#### Required work
How many lines in the rows below contain the string "pixel"? Give only the number.

#### Input data
▬▬▬

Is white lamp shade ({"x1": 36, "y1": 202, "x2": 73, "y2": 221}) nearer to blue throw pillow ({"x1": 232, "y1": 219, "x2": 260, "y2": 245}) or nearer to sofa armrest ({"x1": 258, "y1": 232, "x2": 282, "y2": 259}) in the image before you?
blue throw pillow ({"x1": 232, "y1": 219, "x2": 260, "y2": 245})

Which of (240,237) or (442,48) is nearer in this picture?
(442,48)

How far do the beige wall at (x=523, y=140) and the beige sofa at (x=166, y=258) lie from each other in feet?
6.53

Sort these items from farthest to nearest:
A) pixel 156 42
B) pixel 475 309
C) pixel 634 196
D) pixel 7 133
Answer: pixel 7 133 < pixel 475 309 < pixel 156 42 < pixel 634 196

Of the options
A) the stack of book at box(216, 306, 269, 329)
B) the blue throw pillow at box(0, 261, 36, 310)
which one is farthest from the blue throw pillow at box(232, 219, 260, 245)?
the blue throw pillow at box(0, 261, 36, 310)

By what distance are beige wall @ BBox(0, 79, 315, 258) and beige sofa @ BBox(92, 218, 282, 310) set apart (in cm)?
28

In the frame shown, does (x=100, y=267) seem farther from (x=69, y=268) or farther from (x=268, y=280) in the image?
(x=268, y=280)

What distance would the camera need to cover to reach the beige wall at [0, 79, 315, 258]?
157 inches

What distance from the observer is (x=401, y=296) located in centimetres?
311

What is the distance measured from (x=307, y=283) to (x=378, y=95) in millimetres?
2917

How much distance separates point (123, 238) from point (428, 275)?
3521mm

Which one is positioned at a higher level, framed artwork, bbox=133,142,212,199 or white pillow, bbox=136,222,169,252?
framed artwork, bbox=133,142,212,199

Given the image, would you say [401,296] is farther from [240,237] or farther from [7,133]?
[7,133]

▬▬▬

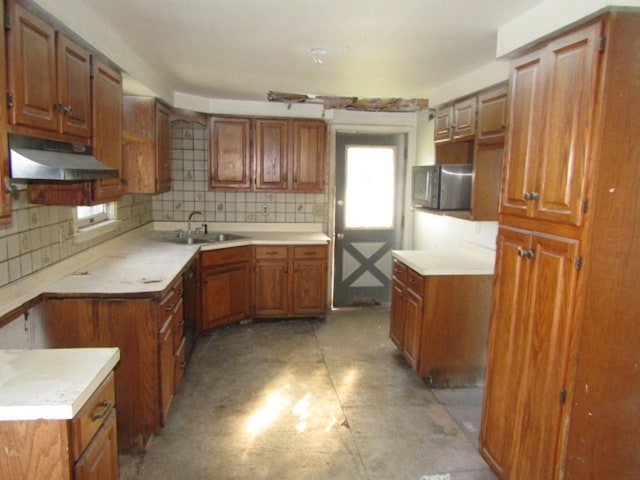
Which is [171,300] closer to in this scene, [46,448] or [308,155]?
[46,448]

▬▬▬

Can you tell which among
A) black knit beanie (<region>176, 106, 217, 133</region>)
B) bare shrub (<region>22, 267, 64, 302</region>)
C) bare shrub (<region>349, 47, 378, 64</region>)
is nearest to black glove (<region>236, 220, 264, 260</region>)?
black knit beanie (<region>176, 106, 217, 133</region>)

▬▬▬

#### Output below
5